Provide again, from the entries below, every line from the one containing "2008貝多芬聖誕饗宴弦樂音樂會:100_8498.JPG" through the one containing "ЖК Турбийон Протасов Яр участок стройки", exactly as written, and no other line.

Data for the task:
□ □ □ □ □

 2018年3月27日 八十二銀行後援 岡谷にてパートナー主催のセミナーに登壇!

□ □ □ □ □

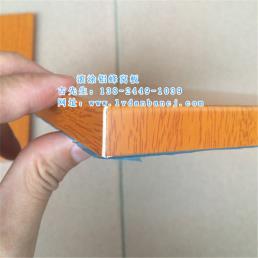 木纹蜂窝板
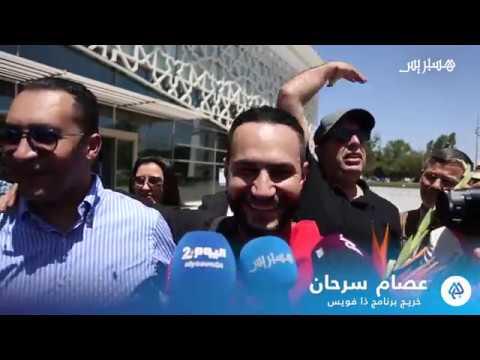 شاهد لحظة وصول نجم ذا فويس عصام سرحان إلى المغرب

□ □ □ □ □

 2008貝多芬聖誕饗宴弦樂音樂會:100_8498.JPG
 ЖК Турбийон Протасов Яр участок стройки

□ □ □ □ □

Solution to the problem:
 2008貝多芬聖誕饗宴弦樂音樂會:100_8498.JPG
 ЖК Турбийон Протасов Яр участок стройки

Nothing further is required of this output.